Speaking at a regular government news conference alongside President Andres Manuel Lopez Obrador, Ebrard said Mexico had reduced the flow of undocumented migrants crossing the country toward the U.S. border by 56% between May and August.
At the end of May, U.S. President Donald Trump threatened to put tariffs on all Mexican exports to the United States if Mexico did not significantly curb a recent surge in illegal immigration from Central America into the United States.
In June, the two sides agreed to a 90-day window for Mexico to reduce the migrant flows after it agreed to deploy thousands of security forces to its borders and began taking more asylum-seekers from the United States while their cases were being processed.

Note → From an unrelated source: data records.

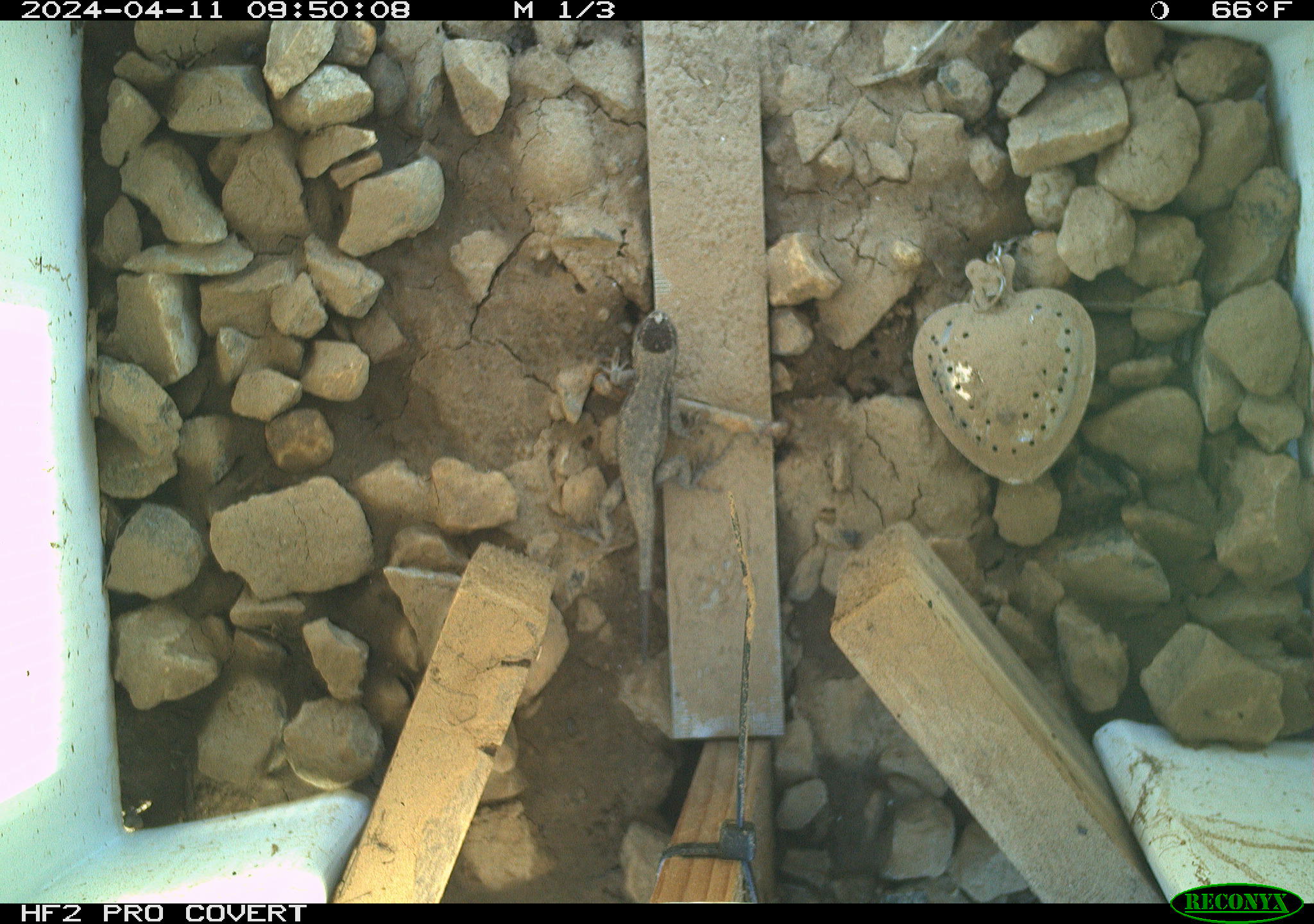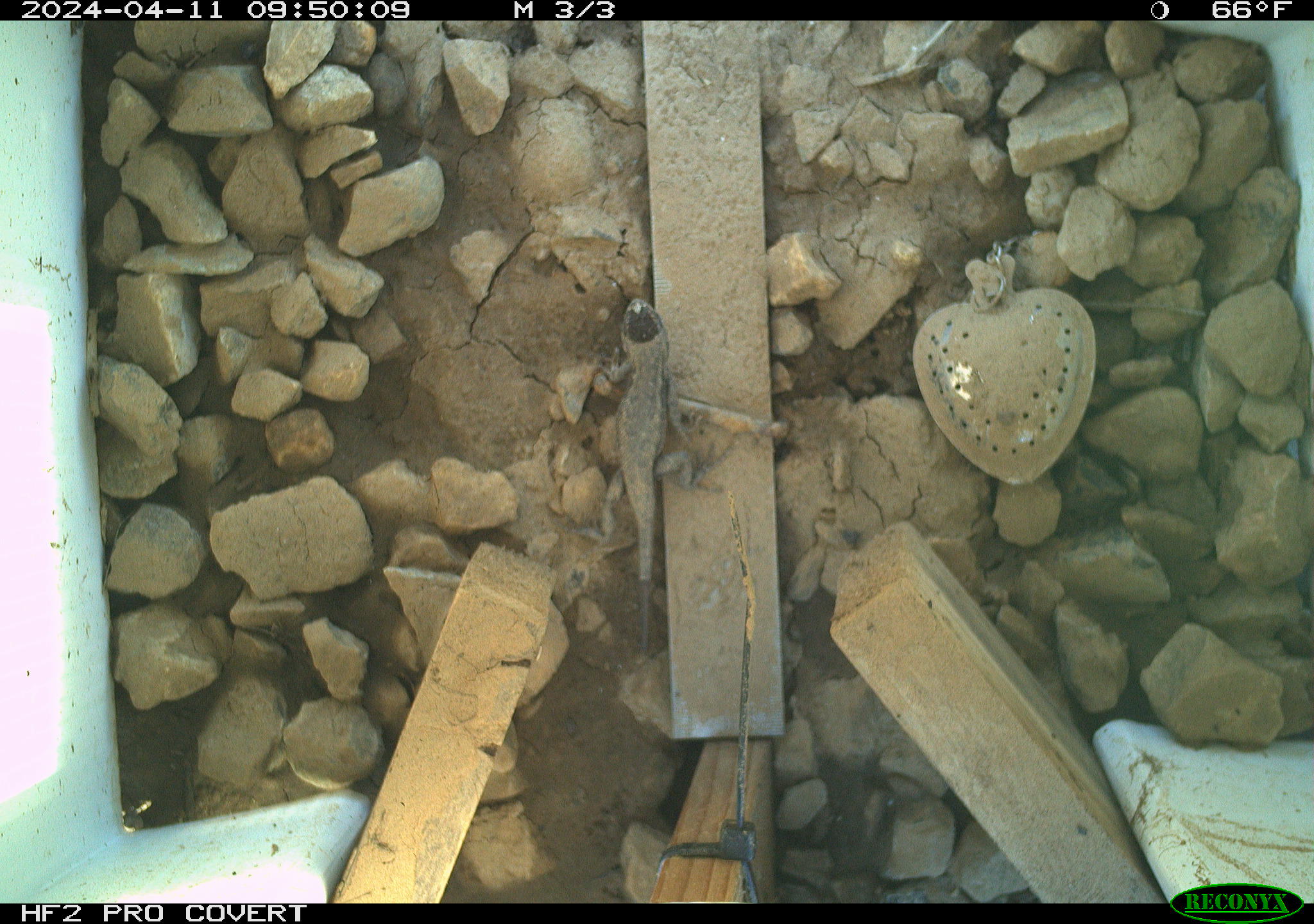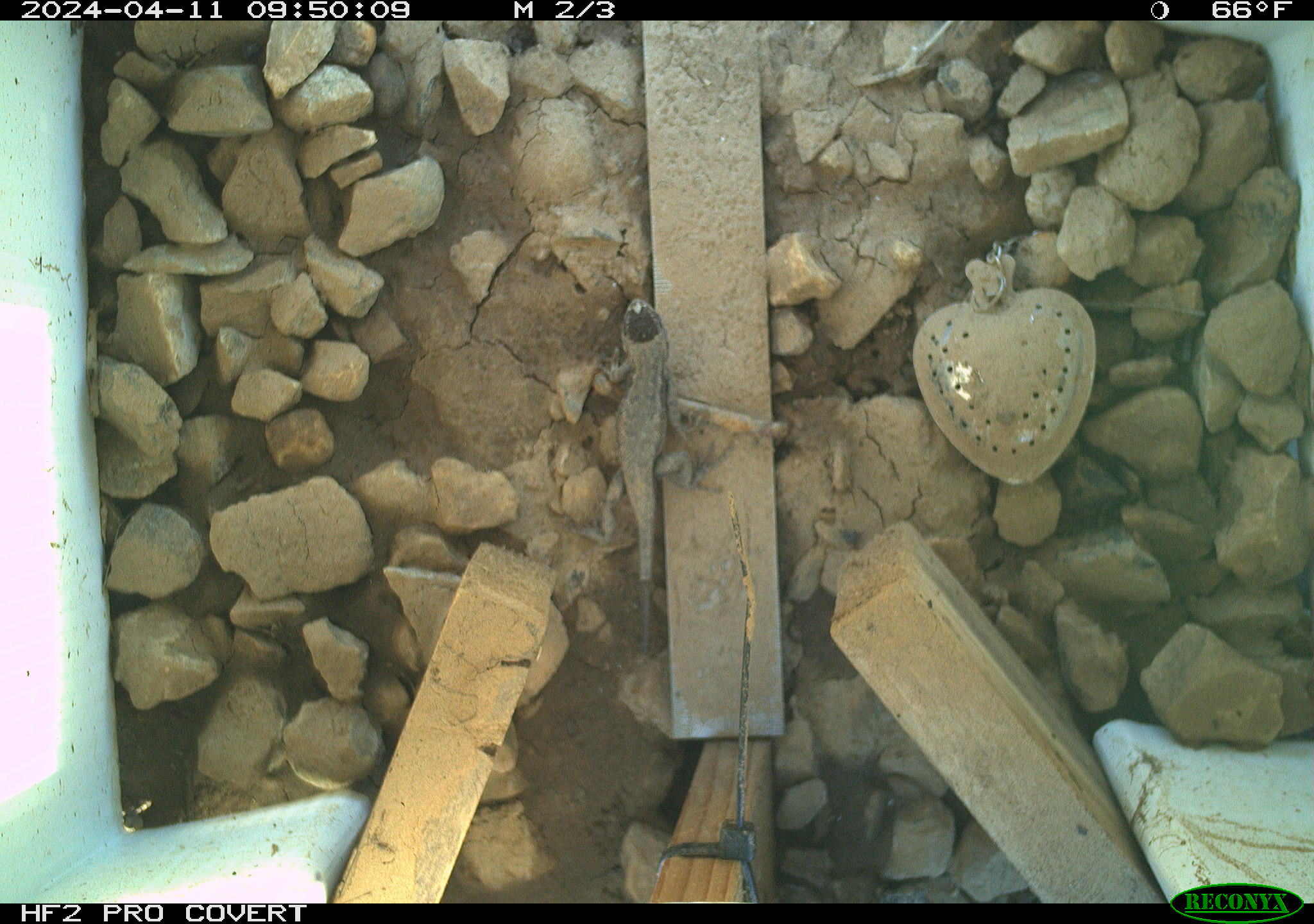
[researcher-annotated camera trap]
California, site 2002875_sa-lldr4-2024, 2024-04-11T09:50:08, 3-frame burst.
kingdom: Animalia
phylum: Chordata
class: Reptilia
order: Squamata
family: Phrynosomatidae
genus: Sceloporus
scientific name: Sceloporus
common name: spiny lizards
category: sceloporus species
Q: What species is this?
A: Sceloporus species (spiny lizards) (Sceloporus).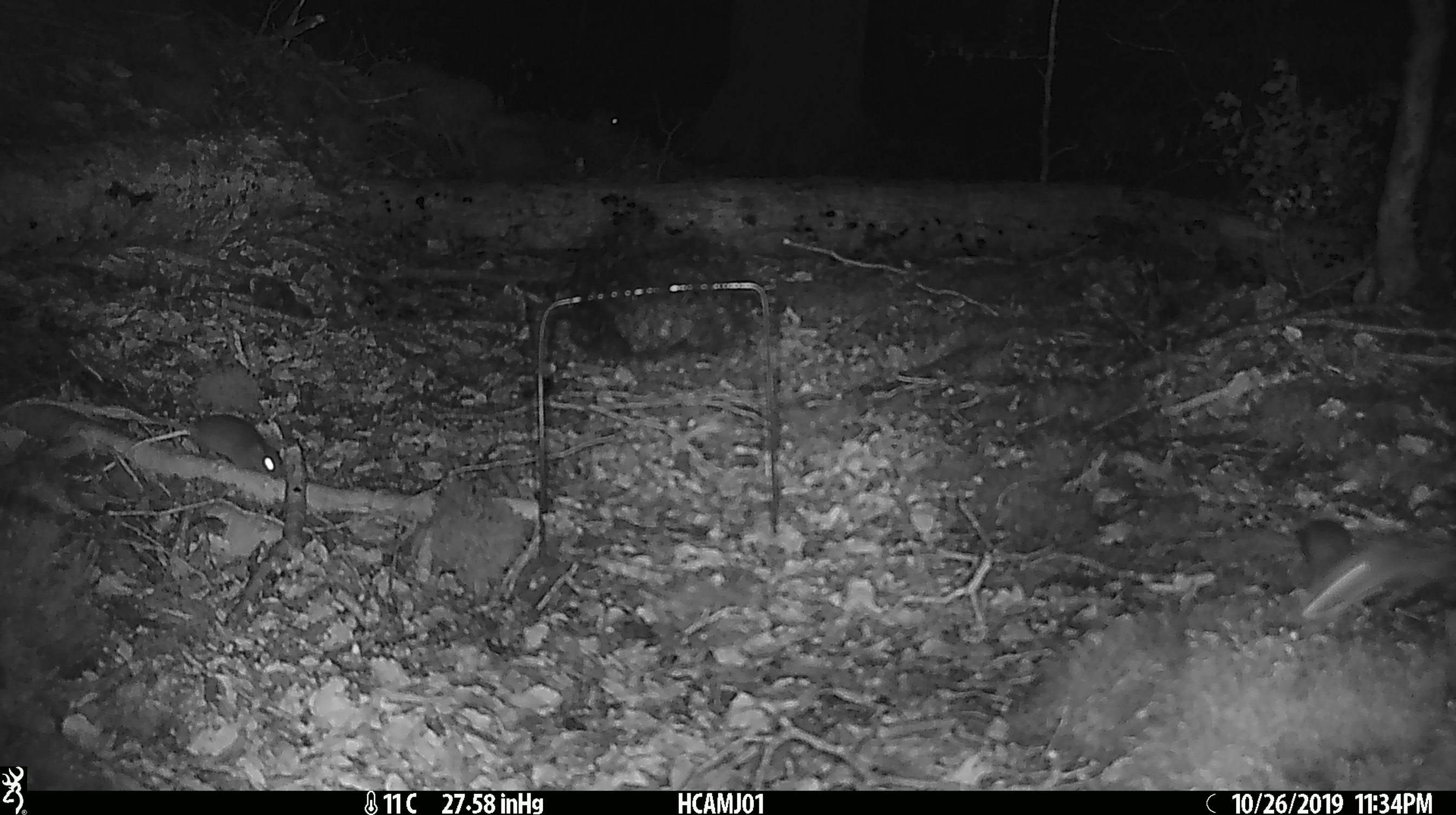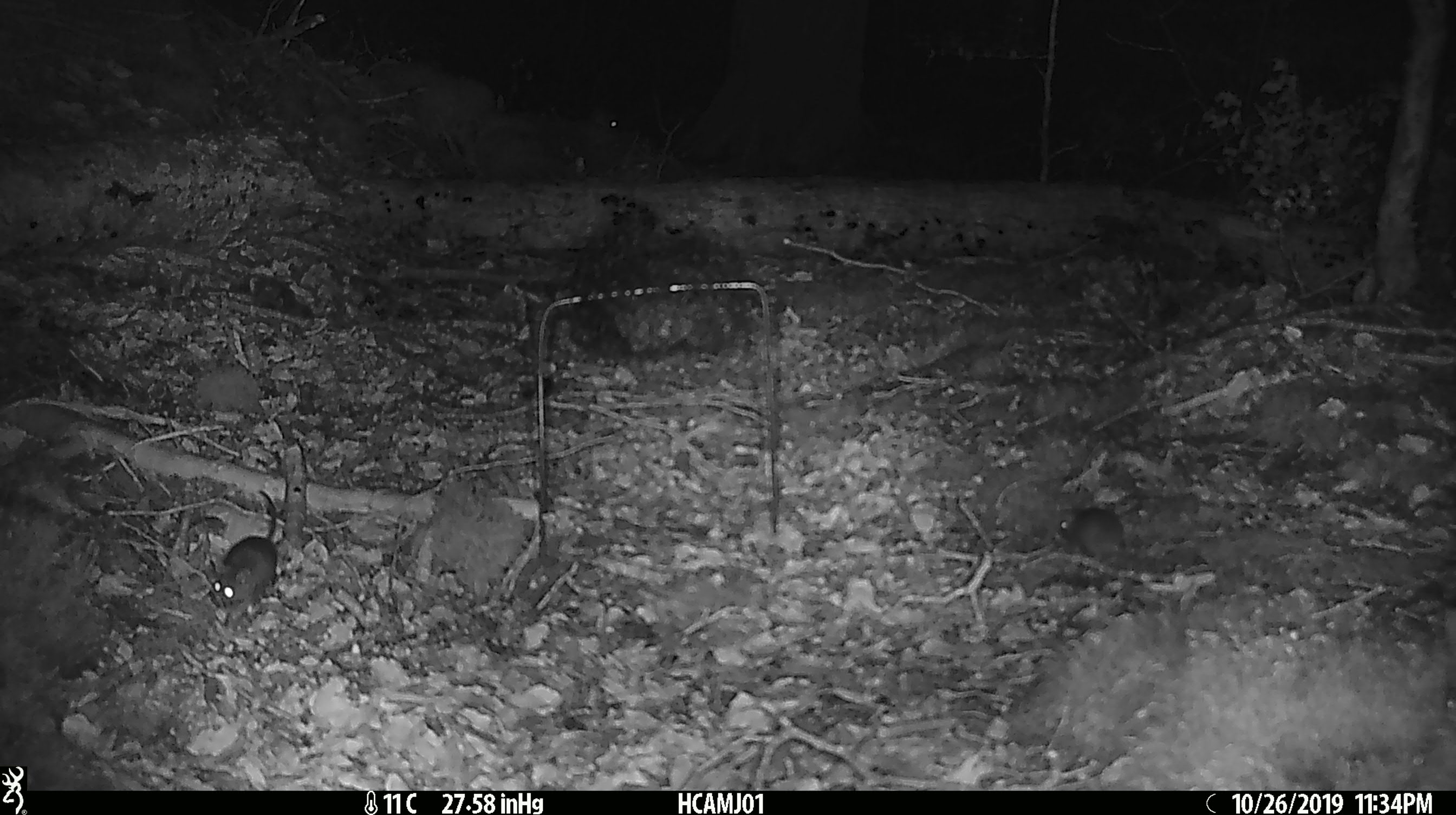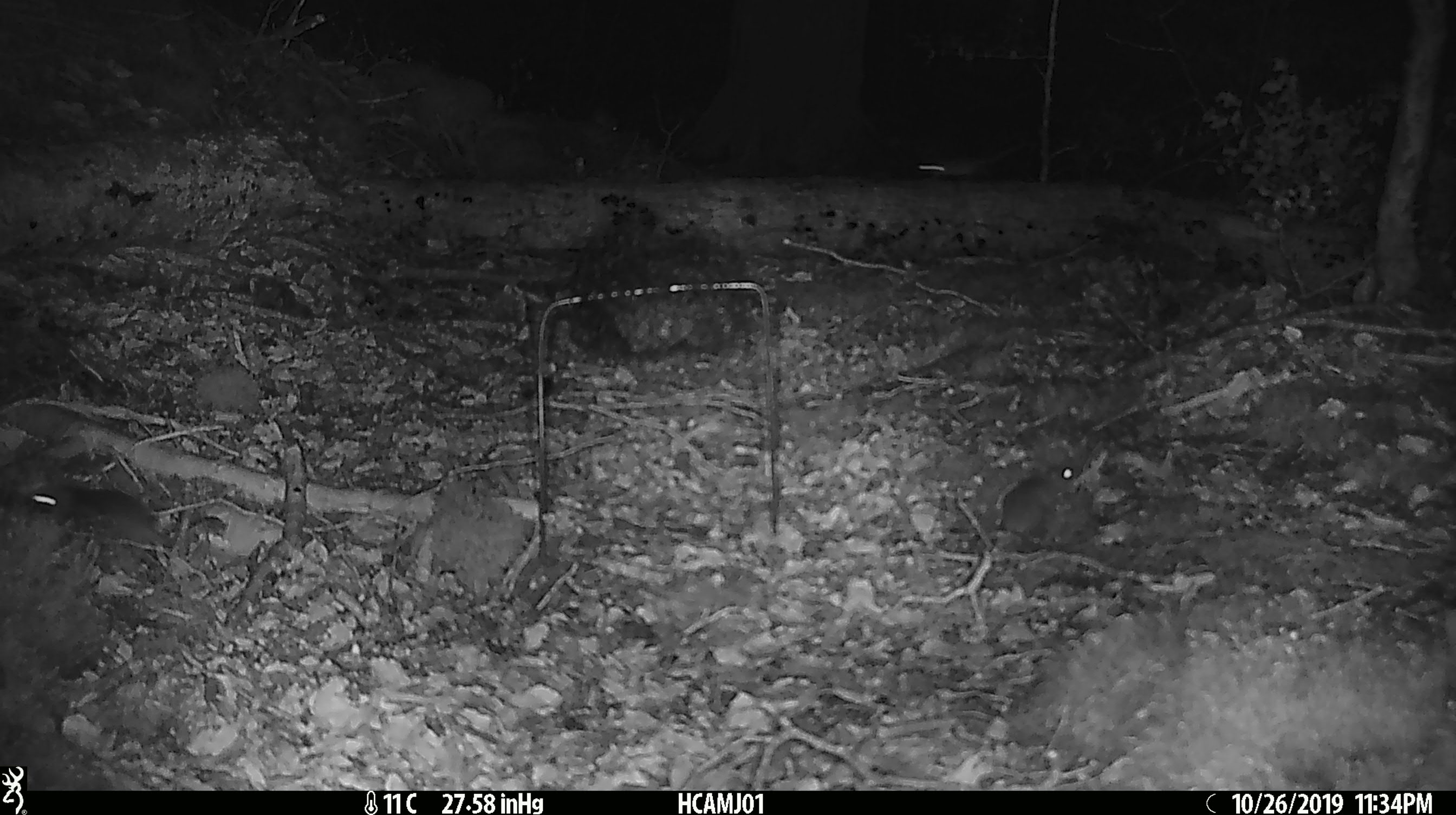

That period ended this week, and Ebrard is due to hold talks with U.S. officials on Tuesday to discuss Mexico's efforts.
Mexico's position would be that the strategy has been a success, Ebrard told the news conference.
"I don't expect there to be a tariff threat on Tuesday," Ebrard said, pointing to the reduction in migrant flows.
The minister reiterated that Mexico would not accept becoming a so-called safe third country, which would oblige migrants to seek asylum in Mexico rather than the United States.
Trump has lauded the Mexican government for curbing flows since the June deal. By July, apprehensions at the U.S. southern border had dropped by about a third, according to American data. Trump said this week that trend has continued.
"I want to thank Mexico, the Mexican government, their great President of Mexico, for helping us," he told reporters on Wednesday. "They’re helping us in a very big way. Far bigger than anybody thought even possible."
Ebrard said the Mexican government would keep investing in social programs in the south of Mexico as well as in Guatemala, Honduras and El Salvador, the three Central American countries where most migrants depart from.
"This reduction of 56% in the flow of migrants is a result of diverse measures that the government has taken, in compliance with the Mexican migration law," he said.
Ebrard said that there had been only seven official complaints about human rights violations by Mexican forces.